Given passage —
□ □ □

If/Else logic for fixing ZipCodes


#1

Can't seem to get this 100% correct.

Let's say I have a column of zipcodes. They vary from length but the maximum they would be is 9.

ZipCodes
19425
143489
190387462
345
19429

etc etc

If the zip is length 5, it's good. If it's 9, it's good. However if it's 8, I need to pad a 0 to the left. If it's length 7, I need to pad 2, etc for each result to add to 9. I ignore 9's and 5's simply because those are already complete zips, the length of 5 population just does not have the trailing 4. I've tried a few variations and the zips can be treated as either numeric or character, it does not matter.

for(row in CPD$ZipP) {
   #print(row) }
   if (nchar(row) == 8) {
  row <- paste0("0", row)
  } else if (nchar(row) == 7) {
    row <- paste0("00", row)
  }  else if (nchar(row) == 6) {  
    row <- paste0("000", row)  
  }  else if (nchar(row) == 4) {
    row  <- paste0("00000", row)
  }  else 
    print("zero")

□ □ □

Given request 1 — From the zip code post, list every sample value shown under the "ZipCodes" heading.
Given request 2 — Write the next part of the zip code post, picking up right after the final line of its R code.
The records that come next are separate material and have no connection to the zip code post.

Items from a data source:
□ □ □

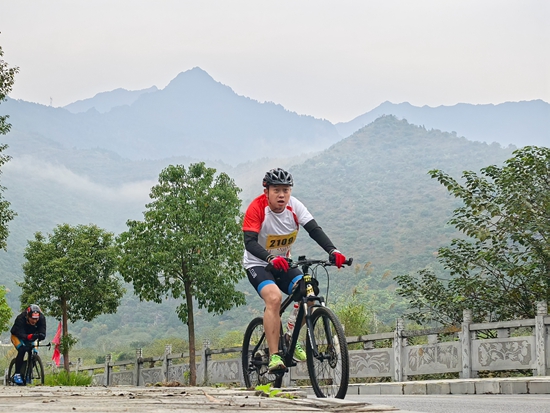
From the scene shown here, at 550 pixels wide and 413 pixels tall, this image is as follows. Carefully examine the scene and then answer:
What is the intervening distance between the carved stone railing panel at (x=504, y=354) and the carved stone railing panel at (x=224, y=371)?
9.06 m

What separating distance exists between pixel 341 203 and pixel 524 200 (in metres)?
122

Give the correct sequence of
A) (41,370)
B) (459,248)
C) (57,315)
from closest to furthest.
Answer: (41,370), (459,248), (57,315)

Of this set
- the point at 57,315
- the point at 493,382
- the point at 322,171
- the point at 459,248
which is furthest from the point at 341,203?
the point at 493,382

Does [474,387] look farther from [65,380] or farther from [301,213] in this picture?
[65,380]

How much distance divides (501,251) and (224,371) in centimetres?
957

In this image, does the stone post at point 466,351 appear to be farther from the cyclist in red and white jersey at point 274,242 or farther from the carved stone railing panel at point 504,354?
the cyclist in red and white jersey at point 274,242

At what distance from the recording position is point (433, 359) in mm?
17672

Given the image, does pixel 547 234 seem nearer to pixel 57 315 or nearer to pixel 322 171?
pixel 57 315

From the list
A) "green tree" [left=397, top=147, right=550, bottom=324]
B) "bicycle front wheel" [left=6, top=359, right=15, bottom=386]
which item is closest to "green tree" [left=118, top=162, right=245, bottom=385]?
"green tree" [left=397, top=147, right=550, bottom=324]

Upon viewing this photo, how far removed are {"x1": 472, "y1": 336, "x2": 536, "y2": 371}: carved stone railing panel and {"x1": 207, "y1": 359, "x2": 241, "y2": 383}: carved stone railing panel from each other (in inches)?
357

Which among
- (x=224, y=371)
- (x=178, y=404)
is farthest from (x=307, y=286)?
(x=224, y=371)

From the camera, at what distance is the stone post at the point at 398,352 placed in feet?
60.5

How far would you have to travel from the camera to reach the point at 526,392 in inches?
489

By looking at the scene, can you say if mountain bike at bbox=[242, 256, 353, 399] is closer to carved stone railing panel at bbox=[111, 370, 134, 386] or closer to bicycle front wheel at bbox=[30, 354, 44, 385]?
bicycle front wheel at bbox=[30, 354, 44, 385]
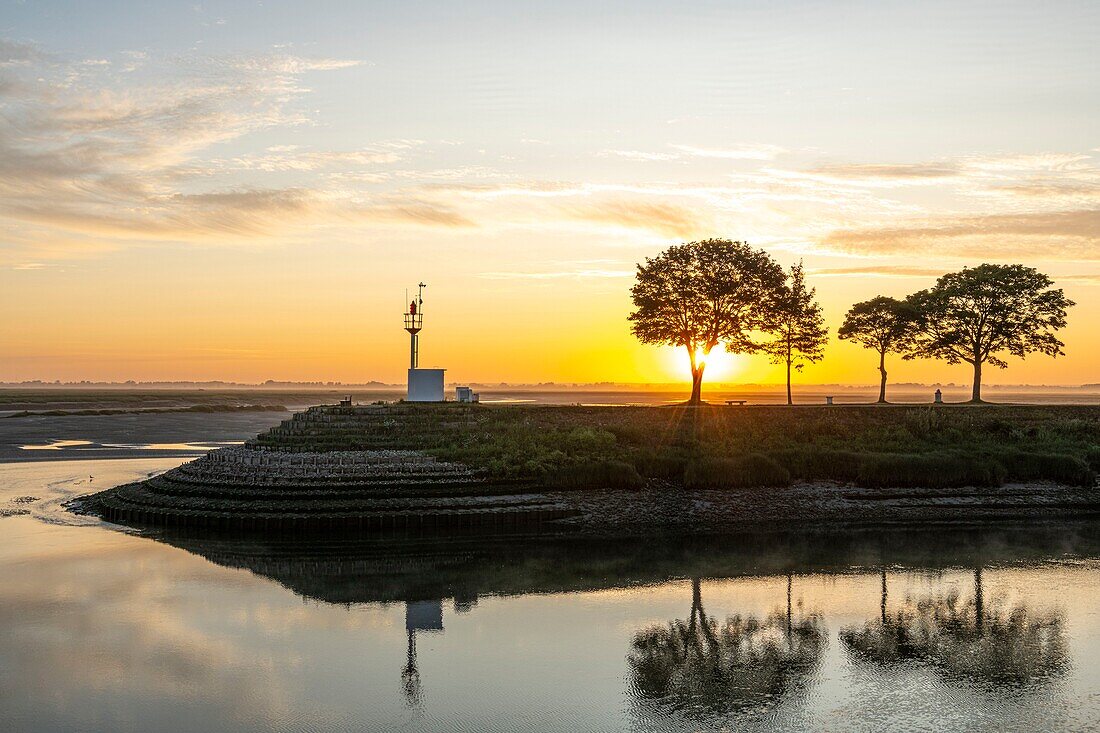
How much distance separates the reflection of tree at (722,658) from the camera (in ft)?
64.5

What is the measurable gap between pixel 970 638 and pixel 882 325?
231 feet

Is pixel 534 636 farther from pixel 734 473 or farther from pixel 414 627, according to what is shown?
pixel 734 473

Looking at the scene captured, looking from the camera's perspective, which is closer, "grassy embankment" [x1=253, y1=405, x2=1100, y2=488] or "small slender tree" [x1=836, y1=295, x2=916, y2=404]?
"grassy embankment" [x1=253, y1=405, x2=1100, y2=488]

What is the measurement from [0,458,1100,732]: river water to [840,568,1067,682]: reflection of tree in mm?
96

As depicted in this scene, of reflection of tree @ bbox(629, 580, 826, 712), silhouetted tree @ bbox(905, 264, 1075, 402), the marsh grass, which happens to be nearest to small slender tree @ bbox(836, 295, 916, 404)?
silhouetted tree @ bbox(905, 264, 1075, 402)

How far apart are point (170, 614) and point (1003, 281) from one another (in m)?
76.4

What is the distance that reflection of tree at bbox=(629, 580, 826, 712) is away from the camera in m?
19.7

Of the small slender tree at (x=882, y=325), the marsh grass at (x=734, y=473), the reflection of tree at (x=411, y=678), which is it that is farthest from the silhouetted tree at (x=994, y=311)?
the reflection of tree at (x=411, y=678)

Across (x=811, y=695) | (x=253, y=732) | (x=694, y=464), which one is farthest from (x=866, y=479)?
(x=253, y=732)

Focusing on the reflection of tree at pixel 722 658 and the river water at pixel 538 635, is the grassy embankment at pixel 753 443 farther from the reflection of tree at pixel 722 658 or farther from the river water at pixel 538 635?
the reflection of tree at pixel 722 658

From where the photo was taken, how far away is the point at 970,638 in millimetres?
24469

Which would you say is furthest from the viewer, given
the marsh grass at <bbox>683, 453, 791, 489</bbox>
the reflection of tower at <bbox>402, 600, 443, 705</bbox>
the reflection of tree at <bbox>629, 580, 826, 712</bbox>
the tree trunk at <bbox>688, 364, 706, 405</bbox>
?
the tree trunk at <bbox>688, 364, 706, 405</bbox>

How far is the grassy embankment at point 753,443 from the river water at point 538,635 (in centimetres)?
1001

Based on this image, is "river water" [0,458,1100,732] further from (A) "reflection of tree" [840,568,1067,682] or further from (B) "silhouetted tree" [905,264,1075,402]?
(B) "silhouetted tree" [905,264,1075,402]
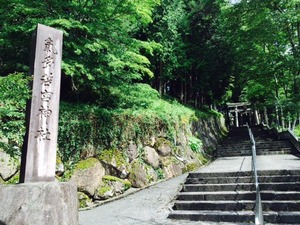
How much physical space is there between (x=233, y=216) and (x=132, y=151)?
427 cm

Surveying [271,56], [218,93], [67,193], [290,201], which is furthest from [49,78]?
[218,93]

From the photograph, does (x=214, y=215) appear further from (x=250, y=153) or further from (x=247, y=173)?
(x=250, y=153)

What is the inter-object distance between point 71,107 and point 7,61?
9.98 feet

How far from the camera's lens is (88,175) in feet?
23.6

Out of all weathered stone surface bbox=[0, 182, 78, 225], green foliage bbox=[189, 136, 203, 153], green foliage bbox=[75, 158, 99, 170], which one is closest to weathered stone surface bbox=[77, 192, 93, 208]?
green foliage bbox=[75, 158, 99, 170]

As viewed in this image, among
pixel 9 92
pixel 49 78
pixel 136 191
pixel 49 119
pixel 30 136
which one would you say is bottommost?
pixel 136 191

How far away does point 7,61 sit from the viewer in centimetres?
889

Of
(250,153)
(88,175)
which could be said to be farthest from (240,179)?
(250,153)

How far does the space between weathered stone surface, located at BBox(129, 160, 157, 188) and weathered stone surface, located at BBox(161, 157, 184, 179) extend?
2.30ft

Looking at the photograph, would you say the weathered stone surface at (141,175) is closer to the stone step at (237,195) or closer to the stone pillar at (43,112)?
the stone step at (237,195)

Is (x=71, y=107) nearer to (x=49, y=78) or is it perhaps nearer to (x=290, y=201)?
(x=49, y=78)

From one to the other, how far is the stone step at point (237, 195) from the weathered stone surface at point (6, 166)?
4407 mm

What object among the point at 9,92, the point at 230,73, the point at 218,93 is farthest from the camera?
the point at 218,93

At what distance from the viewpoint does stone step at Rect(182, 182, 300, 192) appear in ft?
20.9
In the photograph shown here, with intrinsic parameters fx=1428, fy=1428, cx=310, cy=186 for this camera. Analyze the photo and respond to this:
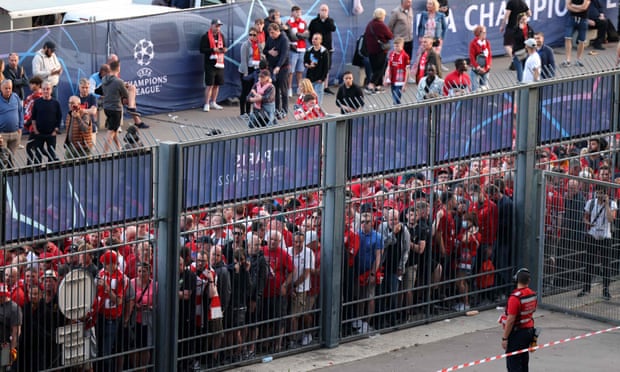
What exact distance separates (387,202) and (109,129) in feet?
27.9

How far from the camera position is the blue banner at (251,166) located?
14445 mm

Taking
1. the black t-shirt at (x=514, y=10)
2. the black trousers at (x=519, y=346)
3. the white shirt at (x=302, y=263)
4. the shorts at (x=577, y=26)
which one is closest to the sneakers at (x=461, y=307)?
the white shirt at (x=302, y=263)

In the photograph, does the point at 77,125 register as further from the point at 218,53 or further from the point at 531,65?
the point at 531,65

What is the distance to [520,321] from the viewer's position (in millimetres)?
13766

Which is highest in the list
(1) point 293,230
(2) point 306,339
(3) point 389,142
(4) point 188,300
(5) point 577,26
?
(5) point 577,26

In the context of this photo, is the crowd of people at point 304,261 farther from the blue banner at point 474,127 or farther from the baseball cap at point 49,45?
the baseball cap at point 49,45

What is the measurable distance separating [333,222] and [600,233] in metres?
3.39

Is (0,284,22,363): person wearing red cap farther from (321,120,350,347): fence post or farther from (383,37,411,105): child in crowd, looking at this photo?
(383,37,411,105): child in crowd

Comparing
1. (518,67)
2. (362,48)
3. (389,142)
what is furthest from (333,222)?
(518,67)

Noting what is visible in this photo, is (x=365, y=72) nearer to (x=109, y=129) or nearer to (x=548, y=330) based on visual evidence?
(x=109, y=129)

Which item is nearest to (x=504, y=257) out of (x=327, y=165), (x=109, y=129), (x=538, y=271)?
(x=538, y=271)

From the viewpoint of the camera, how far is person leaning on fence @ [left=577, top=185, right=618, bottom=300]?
55.0 ft

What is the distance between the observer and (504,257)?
1755cm

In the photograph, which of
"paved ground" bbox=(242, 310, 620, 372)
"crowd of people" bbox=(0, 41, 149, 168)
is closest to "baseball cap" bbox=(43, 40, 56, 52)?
"crowd of people" bbox=(0, 41, 149, 168)
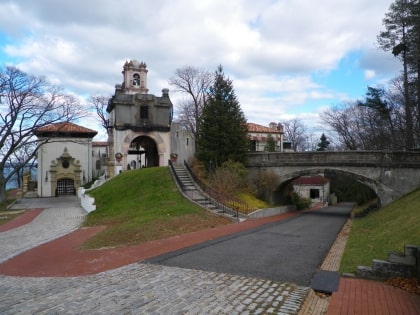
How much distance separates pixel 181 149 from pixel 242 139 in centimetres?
961

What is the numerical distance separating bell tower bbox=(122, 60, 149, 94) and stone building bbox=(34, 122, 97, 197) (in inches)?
305

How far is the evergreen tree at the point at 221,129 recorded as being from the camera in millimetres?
28500

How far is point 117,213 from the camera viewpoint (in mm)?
20625

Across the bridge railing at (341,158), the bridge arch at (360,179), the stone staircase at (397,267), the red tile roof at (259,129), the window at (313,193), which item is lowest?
the window at (313,193)

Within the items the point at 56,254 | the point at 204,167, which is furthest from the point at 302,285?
the point at 204,167

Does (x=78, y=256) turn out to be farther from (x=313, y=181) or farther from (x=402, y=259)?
(x=313, y=181)

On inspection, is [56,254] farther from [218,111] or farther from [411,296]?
[218,111]

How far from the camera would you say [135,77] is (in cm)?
4391

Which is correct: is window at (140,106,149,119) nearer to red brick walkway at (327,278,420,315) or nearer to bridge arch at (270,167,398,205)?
bridge arch at (270,167,398,205)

□ □ □

Written reply 1 — 19425, 143489, 190387462, 345, 19429

Written reply 2 —
}

When I run this, all it does is print zero, so clearly there is an issue with my logic. Basically I'm trying to loop the dataset, and update each row where the length needs to be changed.


#2

Hi! Welcome to RStudio Community!

It looks like your code was not formatted correctly to make it easy to read for people trying to help you. Formatting code allows for people to more easily identify where issues may be occuring, and makes it easier to read, in general. I have edited you post to format the code properly.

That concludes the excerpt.